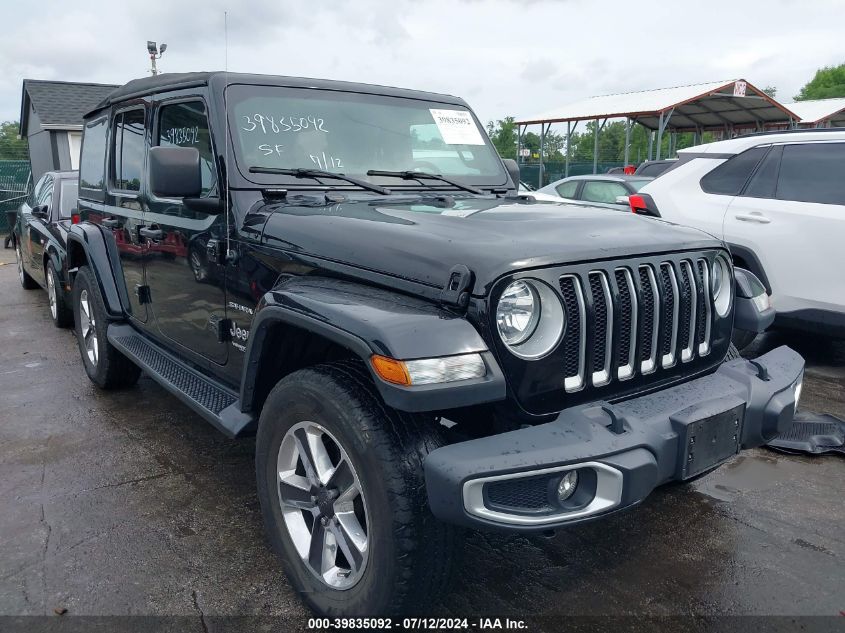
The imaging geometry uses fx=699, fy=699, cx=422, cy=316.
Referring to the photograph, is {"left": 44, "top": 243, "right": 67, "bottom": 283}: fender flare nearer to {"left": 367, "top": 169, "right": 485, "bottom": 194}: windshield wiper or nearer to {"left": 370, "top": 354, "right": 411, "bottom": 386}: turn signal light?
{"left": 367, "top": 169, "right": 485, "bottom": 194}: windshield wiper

* * *

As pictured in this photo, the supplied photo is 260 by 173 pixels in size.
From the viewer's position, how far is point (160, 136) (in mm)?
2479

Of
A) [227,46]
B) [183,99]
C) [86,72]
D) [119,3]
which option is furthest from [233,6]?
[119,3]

Aim of the exercise
Reproduce without alteration everything in the records from the line containing "The imaging geometry" down to the line containing "Referring to the", with both of those lines included.

Final answer
The imaging geometry uses fx=699, fy=699, cx=422, cy=316.
Referring to the photograph, is {"left": 44, "top": 243, "right": 67, "bottom": 283}: fender flare nearer to {"left": 367, "top": 169, "right": 485, "bottom": 194}: windshield wiper or nearer to {"left": 370, "top": 354, "right": 411, "bottom": 386}: turn signal light?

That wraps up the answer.